» **DATASET RECORDS**:
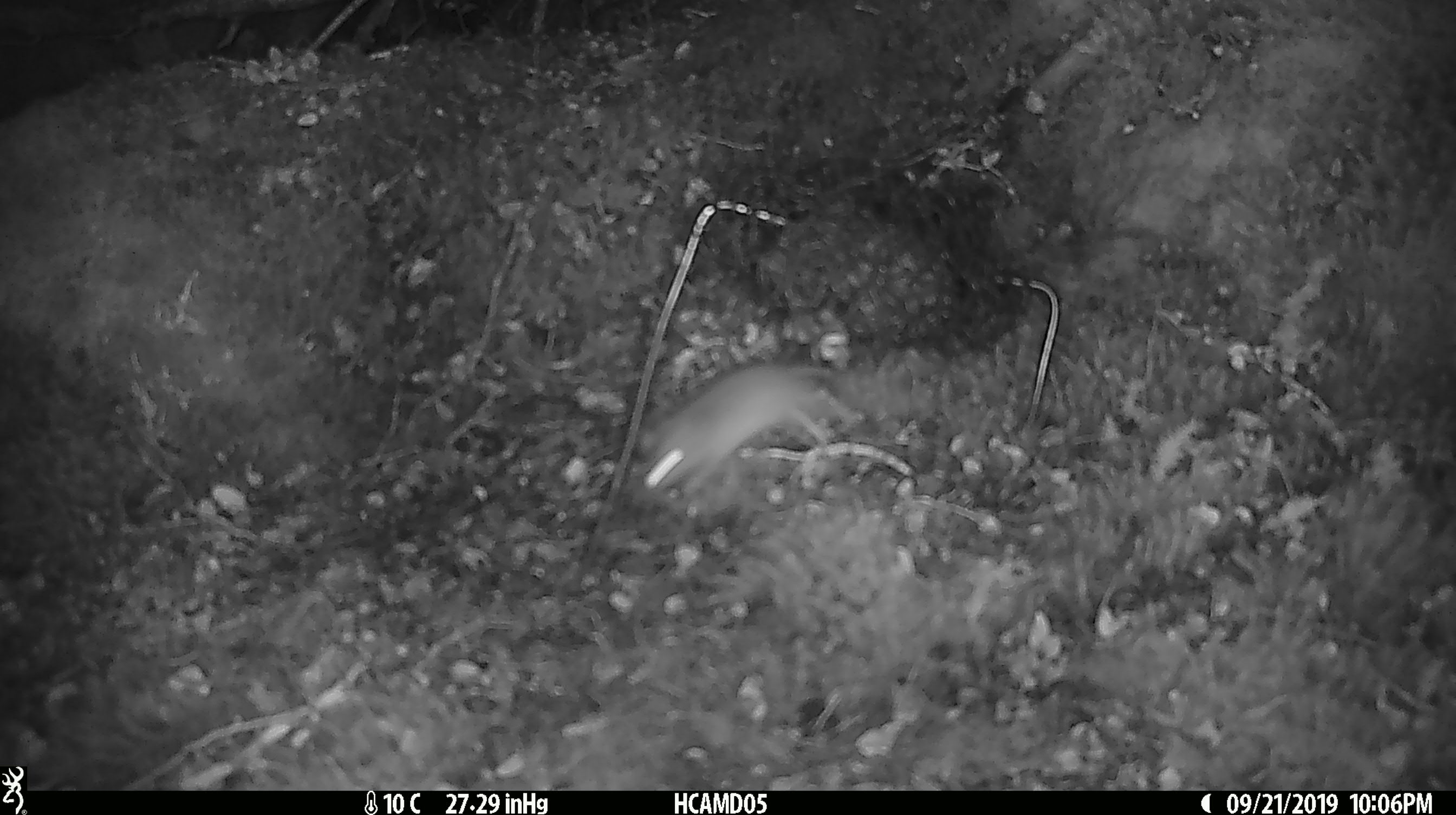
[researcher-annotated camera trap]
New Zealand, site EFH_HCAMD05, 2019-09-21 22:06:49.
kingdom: Animalia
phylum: Chordata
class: Mammalia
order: Rodentia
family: Muridae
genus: Mus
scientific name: Mus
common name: mouse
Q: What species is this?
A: Mouse (Mus).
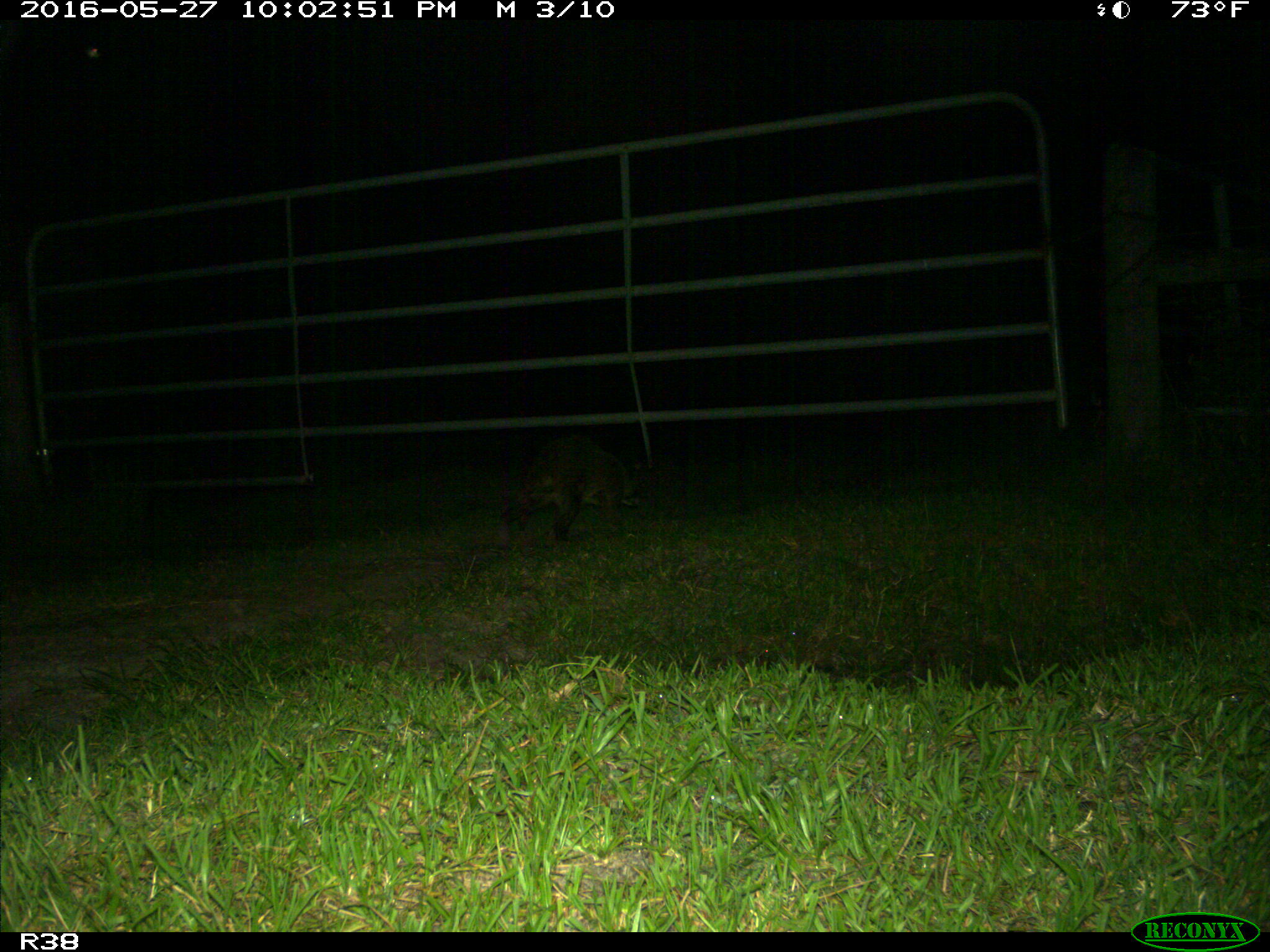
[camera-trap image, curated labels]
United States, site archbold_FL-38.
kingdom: Animalia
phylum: Chordata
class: Mammalia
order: Carnivora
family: Procyonidae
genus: Procyon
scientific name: Procyon lotor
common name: common raccoon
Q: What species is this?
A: Procyon lotor (common raccoon).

» **AIM OF THE TASK**: Leave out the pictures, then give all the records again exactly.

» **ANSWER SECTION**:
[researcher-annotated camera trap]
New Zealand, site EFH_HCAMD05, 2019-09-21 22:06:49.
kingdom: Animalia
phylum: Chordata
class: Mammalia
order: Rodentia
family: Muridae
genus: Mus
scientific name: Mus
common name: mouse
Q: What species is this?
A: Mouse (Mus).
[camera-trap image, curated labels]
United States, site archbold_FL-38.
kingdom: Animalia
phylum: Chordata
class: Mammalia
order: Carnivora
family: Procyonidae
genus: Procyon
scientific name: Procyon lotor
common name: common raccoon
Q: What species is this?
A: Procyon lotor (common raccoon).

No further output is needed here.